What you are asked to do: In the data that follows, find the line containing "A) (x=81, y=113)"; then quote that line and every line after it, exactly, through the last one.

The input:
··········

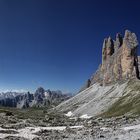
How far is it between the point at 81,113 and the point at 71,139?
129m

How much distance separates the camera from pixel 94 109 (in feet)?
592

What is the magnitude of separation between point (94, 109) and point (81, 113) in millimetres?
9603

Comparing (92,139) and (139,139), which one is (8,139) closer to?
(92,139)

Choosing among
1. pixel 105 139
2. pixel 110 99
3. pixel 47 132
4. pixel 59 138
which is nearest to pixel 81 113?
pixel 110 99

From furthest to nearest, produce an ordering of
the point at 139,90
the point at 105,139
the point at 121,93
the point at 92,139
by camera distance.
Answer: the point at 121,93 < the point at 139,90 < the point at 92,139 < the point at 105,139

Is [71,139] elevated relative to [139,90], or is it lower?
lower

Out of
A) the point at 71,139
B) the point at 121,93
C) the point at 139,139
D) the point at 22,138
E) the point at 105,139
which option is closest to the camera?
the point at 139,139


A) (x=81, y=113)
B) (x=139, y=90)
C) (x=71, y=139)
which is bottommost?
(x=71, y=139)

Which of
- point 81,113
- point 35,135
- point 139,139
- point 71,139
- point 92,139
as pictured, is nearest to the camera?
point 139,139

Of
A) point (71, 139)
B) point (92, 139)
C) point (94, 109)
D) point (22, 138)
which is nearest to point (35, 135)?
point (22, 138)

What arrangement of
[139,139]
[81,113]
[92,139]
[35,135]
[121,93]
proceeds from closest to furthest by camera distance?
[139,139] < [92,139] < [35,135] < [81,113] < [121,93]

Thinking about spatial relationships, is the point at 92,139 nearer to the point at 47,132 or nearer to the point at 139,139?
the point at 139,139

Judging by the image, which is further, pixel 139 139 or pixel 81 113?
pixel 81 113

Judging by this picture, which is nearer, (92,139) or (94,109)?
(92,139)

··········

Exercise response:
A) (x=81, y=113)
B) (x=139, y=90)
C) (x=71, y=139)
which is bottommost?
(x=71, y=139)

Which of
- point 81,113
- point 35,135
- point 139,139
- point 71,139
- point 92,139
as pictured, is nearest to the camera?
point 139,139

Of
A) point (71, 139)
B) point (92, 139)
C) point (94, 109)
D) point (22, 138)
which is nearest to point (35, 135)?
point (22, 138)

What arrangement of
[139,139]
[81,113]
[92,139]
[35,135]
[121,93]
proceeds from closest to furthest by camera distance?
[139,139] < [92,139] < [35,135] < [81,113] < [121,93]

Thinking about spatial relationships, is the point at 92,139 nearer to the point at 47,132 or nearer to the point at 139,139?
the point at 139,139

Judging by the image, which is further, pixel 139 139 or pixel 81 113?
pixel 81 113

Judging by this picture, which is nearer, (92,139) or (94,109)?
(92,139)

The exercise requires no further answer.